WHAT IS ASKED =>
Could you copy the stretch of the high voltage generator patent from "The invention relates" through "between these components."?

TEXT =>

★ ★ ★ ★ ★ ★ ★

EP1815485B1

EP1815485B1 - Electrical high voltage generator

Info

Publication number: EP1815485B1
Application number: EP05800619A
Authority: EP
Inventors: Hans Negle; Alfred Sachsse
Original assignee: Philips Intellectual Property and Standards GmbH; Koninklijke Philips Electronics NV
Current assignee: Philips Intellectual Property and Standards GmbH; Koninklijke Philips NV
Priority date: 2004-11-11
Filing date: 2005-11-07
Publication date: 2010-07-21
Anticipated expiration: 2025-11-07
Also published as: DE602005022477D1; JP2008520074A; ATE475188T1; CN101065812B; JP5503107B2; US7964798B2; US20080041612A1; EP1815485A1; CN101065812A; WO2006051474A1

Abstract

A high field/high voltage unit comprising at least one electrical component (4) and a solid insulating material (20) in the form of a first and a second piece part (10, 11) which form, in particular, hard foam half bodies and a method of manufacturing same is disclosed. The piece parts (10, 11) each have an inner structure comprising a plurality of preformed cavities (3) in which electrical components (4) are fixed. After assembly, the piece parts (10, 11) form a closed casing of the high field/high voltage unit so that no extra steel vessel is necessary. Conductive paths (5, 6) for the interconnection of the components are integrated into the insulating material (20) using for example an insert technology. Since several functions can thus be integrated into the solid insulating material (20), a simple solution for assembling and disassembling an oil/gas filled high field/high voltage unit like a high voltage generator for an X-ray tube is realized.

Description

The invention relates to an electrical high field/high voltage unit comprising at least one electrical component and a solid insulating material. Such a unit is a high voltage generator for an X-ray system or a computer tomograph comprising e.g. electrical components or conductors which are positioned at small distances from each other, so that an insulating material has to be provided for avoiding breakdowns/flashovers between these components.

★ ★ ★ ★ ★ ★ ★

Spatial reasoning data based on images
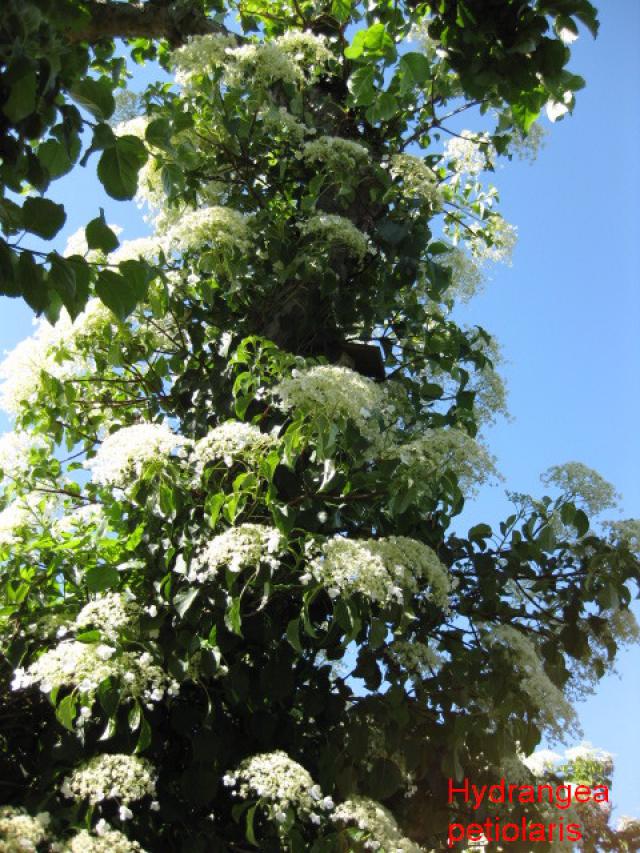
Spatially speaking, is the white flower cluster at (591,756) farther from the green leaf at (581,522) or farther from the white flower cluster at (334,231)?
the white flower cluster at (334,231)

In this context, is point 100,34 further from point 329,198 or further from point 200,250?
point 200,250

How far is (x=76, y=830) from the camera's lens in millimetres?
1913

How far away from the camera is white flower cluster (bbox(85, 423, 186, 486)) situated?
7.25ft

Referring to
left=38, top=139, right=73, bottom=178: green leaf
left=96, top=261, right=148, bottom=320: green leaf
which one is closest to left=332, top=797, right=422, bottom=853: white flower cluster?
left=96, top=261, right=148, bottom=320: green leaf

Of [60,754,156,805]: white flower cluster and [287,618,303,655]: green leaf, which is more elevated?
[287,618,303,655]: green leaf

★ ★ ★ ★ ★ ★ ★

SOLVED PROBLEM =>
The invention relates to an electrical high field/high voltage unit comprising at least one electrical component and a solid insulating material. Such a unit is a high voltage generator for an X-ray system or a computer tomograph comprising e.g. electrical components or conductors which are positioned at small distances from each other, so that an insulating material has to be provided for avoiding breakdowns/flashovers between these components.